Spatial reasoning records
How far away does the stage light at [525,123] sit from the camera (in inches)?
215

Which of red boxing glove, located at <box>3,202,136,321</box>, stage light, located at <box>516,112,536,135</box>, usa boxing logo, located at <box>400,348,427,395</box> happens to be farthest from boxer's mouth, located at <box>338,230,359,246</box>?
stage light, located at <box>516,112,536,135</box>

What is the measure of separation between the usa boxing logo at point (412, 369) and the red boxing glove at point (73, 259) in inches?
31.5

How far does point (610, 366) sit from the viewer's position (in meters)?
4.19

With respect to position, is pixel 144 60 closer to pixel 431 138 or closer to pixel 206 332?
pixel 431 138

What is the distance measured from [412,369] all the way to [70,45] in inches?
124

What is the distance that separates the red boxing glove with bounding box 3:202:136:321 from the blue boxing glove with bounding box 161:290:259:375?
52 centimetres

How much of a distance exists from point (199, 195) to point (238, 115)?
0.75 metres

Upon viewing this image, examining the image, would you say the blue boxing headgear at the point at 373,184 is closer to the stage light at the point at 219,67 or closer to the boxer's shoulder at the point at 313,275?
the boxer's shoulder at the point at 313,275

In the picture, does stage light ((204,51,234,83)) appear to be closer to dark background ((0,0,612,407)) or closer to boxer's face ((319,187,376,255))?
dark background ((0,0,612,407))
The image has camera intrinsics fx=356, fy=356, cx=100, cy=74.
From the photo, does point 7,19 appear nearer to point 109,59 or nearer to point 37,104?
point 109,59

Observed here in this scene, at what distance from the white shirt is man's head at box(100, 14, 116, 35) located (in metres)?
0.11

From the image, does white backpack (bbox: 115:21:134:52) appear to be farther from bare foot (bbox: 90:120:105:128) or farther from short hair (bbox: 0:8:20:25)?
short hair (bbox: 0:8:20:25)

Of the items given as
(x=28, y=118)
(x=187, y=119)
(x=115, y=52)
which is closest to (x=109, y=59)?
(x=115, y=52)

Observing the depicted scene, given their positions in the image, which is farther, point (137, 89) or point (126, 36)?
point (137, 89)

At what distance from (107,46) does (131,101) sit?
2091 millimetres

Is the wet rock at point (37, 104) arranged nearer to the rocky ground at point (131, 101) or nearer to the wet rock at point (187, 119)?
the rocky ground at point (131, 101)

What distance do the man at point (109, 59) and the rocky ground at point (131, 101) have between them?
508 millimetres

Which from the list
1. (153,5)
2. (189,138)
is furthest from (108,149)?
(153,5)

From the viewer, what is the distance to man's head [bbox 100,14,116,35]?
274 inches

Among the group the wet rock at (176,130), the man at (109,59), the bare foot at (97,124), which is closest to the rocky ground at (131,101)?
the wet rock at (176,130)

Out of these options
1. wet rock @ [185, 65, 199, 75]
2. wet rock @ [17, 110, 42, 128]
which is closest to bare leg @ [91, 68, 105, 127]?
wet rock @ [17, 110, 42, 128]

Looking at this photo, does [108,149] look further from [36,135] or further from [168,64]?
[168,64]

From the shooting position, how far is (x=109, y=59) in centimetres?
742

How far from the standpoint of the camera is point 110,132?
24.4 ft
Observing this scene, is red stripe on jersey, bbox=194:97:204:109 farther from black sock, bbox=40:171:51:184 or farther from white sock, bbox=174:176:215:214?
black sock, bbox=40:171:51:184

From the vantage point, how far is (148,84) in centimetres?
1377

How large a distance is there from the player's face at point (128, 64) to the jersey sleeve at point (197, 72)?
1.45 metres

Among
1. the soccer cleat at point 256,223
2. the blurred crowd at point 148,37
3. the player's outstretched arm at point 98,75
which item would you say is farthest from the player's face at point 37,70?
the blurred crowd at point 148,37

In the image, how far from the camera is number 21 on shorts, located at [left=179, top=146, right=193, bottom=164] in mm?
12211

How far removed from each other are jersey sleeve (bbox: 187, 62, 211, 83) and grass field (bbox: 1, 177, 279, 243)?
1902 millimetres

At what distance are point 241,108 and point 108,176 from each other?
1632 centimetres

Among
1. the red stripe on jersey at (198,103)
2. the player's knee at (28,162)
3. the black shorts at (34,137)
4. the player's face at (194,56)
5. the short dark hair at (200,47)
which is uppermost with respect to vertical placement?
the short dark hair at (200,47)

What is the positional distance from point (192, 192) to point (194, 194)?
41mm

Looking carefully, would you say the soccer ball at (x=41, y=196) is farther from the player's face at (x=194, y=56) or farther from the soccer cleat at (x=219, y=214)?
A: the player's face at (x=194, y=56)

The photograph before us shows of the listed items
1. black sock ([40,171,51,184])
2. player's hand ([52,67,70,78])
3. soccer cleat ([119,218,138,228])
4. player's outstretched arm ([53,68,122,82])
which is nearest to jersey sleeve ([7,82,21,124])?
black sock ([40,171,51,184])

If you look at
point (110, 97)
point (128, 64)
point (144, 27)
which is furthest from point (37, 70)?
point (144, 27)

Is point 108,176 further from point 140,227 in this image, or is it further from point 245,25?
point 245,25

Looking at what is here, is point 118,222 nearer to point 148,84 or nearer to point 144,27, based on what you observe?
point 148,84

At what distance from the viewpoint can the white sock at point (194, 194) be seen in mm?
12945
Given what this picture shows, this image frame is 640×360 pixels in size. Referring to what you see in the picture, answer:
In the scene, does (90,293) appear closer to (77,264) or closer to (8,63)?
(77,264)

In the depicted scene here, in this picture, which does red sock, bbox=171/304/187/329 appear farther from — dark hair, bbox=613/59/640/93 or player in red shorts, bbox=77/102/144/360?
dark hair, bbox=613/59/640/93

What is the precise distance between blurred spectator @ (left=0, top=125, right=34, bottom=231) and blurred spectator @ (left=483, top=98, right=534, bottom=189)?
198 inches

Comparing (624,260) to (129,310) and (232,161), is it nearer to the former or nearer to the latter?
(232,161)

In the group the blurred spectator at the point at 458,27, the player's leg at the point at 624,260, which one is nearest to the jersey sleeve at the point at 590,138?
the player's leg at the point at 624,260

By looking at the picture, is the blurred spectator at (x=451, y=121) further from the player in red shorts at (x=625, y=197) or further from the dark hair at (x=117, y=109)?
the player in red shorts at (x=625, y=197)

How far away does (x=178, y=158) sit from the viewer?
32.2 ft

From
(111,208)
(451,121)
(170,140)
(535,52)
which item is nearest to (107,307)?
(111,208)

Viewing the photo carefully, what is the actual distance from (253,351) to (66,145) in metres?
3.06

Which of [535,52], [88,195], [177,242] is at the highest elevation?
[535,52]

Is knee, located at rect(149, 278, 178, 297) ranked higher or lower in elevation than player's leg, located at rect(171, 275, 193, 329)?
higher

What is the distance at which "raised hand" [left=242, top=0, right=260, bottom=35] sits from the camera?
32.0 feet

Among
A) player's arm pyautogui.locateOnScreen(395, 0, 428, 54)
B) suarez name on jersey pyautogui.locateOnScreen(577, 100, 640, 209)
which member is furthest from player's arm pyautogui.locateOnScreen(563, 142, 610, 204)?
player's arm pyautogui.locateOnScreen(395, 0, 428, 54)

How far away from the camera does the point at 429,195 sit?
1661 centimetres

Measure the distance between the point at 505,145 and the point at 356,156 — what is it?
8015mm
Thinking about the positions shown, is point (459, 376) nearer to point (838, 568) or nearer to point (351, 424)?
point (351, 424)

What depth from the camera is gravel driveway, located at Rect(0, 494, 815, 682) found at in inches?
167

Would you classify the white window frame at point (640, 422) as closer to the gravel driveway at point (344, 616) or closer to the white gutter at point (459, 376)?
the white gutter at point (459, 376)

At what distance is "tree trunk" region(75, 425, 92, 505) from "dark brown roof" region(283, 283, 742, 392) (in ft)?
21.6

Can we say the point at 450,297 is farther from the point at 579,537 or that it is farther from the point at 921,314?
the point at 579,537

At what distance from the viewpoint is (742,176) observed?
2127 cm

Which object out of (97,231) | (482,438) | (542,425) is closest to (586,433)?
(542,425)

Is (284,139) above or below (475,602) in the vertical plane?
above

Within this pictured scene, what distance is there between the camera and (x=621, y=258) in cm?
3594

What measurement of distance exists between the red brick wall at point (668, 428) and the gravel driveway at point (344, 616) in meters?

> **Exercise directions**:
Retype without changes the lines of the records above, starting at the line containing "How large a" and ending at the line containing "1632 centimetres", including both of those lines.

> **Result of the exercise**:
How large a distance is there from the player's face at point (128, 64) to the jersey sleeve at point (197, 72)?
1.45 metres

Among
1. the soccer cleat at point 256,223
2. the blurred crowd at point 148,37
3. the player's outstretched arm at point 98,75
which item would you say is farthest from the player's face at point 37,70?
the blurred crowd at point 148,37

In the image, how far from the camera is number 21 on shorts, located at [left=179, top=146, right=193, bottom=164] in mm?
12211

How far removed from each other are jersey sleeve (bbox: 187, 62, 211, 83) and grass field (bbox: 1, 177, 279, 243)?
1902 millimetres

At what distance are point 241,108 and point 108,176 from each other?
1632 centimetres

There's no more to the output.